Issuing a note to clients following the OPEC+ decision to keep to crude oil planned increases through 2021, the US bank said the threat of a US release from its strategic petroleum reserve would only be of modest and temporary help to oil prices that are in an upward trend.
“The now open disagreement between OPEC and the US administration, the threat of an SPR release and the potential resumption in negotiations with Iran will nonetheless increase the volatility in oil prices in coming weeks, especially as trading liquidity falls into year-end,” the bank said.

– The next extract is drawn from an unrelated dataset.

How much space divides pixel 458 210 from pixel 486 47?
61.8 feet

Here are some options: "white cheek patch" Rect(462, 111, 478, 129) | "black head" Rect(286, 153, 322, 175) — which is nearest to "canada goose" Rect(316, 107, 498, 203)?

In a statement following the OPEC+ press conference, a White House spokesperson said that “OPEC+ seems unwilling to use its power to help the global economic recovery” and that the President would consider his options to improve “energy market resilience”.
The US was said to be seeking a 600,000-bpd increase from the producer group, or at the very least a guarantee that if West African members fell behind in scaling up production, then those in the Middle East could guarantee the hike.
However, both were rejected by OPEC+, which maintained the 400,000-bpd per month increase for the rest of the year.
The US has confirmed it would restart negotiations with Iran later this month, a move that could boost Iranian crude supply next year.
Goldman Sachs said in the note that any release from the US reserve could backfire next year due to a structural deficit and said it remained bullish on prices, with its current estimate for Q4 at $90/b.
Global oil demand was estimated by BP to be 100 million bpd and most analysts expect demand to exceed pre-pandemic levels of 101 million bpd in the next few months.
The rise comes as global stocks are below pre-pandemic levels, with US inventories around 4% below pre-Covid levels.